Left view of a binary tree

Write code to print the left-view of a binary tree. Left-view of the tree is the nodes visible when the tree is seen from the left side. If there are two nodes at the same level, then only the left-most node will be visible in the left-view as shown below:

Solution:
While traversing the tree in pre-order traversal, we are visiting the left-most node of a particular level before visiting other nodes at that level.
The solution to this problem is simple, we traverse the given tree in pre-order traversal and keep a check on whether or not the left-most node at the current level is printed.
If no nodes for the current level is printed, print the current node, else continue to traverse the tree in pre-order.
We need two variables in this case,

1. A variable for the current level of node (See this post)
2. A reference variable for the maximum level upto which the left-most nodes are printed.
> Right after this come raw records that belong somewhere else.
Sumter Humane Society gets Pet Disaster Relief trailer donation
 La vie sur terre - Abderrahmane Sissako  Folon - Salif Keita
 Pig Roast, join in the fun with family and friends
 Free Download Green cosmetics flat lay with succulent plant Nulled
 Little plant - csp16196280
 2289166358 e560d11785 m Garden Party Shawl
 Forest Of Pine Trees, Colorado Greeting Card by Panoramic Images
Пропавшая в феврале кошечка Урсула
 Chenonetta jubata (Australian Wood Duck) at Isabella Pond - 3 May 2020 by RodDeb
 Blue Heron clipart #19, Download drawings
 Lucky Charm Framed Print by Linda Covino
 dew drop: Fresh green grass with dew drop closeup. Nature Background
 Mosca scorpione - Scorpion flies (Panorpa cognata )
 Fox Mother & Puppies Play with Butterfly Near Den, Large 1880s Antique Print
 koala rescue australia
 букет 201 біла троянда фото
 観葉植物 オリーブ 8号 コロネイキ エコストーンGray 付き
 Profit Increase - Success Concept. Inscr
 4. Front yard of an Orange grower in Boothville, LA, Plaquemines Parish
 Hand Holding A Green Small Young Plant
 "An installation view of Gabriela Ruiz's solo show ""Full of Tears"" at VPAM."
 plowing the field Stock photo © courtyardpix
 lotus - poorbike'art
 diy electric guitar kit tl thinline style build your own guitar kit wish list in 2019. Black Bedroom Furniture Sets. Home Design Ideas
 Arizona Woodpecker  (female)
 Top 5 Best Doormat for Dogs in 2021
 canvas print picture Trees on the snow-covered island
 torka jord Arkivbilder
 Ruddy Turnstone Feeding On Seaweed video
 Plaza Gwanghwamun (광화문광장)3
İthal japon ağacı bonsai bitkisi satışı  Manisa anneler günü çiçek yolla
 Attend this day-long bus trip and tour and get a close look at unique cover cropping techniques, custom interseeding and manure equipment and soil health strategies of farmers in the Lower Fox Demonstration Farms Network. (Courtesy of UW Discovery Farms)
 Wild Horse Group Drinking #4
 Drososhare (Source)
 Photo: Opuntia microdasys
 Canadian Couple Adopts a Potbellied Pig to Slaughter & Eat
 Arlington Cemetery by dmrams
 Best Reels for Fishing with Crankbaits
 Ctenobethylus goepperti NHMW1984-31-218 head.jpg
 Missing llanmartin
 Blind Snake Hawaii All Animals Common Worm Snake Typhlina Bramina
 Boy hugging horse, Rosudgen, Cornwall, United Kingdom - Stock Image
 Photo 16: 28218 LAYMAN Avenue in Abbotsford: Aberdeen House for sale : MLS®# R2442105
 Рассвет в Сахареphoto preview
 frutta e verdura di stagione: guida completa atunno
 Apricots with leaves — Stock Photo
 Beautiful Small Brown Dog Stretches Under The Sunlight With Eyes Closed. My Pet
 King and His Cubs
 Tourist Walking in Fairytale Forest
Below is the C++ code for this:

struct Node
{
    char data;
    Node* left;
    Node* right;
    Node(int v):data(v), left(NULL), right(NULL){}
};
void printLeftView(Node *r, int level, int* maxLevel)
{
    if(r == NULL){ return; }
    if(level > *maxLevel)
    {
        printf("%c ", r->data);
        *maxLevel = level;
    }
    printLeftView(r->left, level+1, maxLevel);
    printLeftView(r->right, level+1, maxLevel);
}
int main(int argc, const char * argv[]) {
    Node* root = new Node('A');
    root->left = new Node('B');
    root->right = new Node('C');
    root->left->left = new Node('D');
    root->left->right = new Node('E');
    root->right->left = new Node('F');
    root->right->left->right = new Node('G');
    int maxLevel = -1;
    printLeftView(root, 0, &maxLevel);
    return 0;
}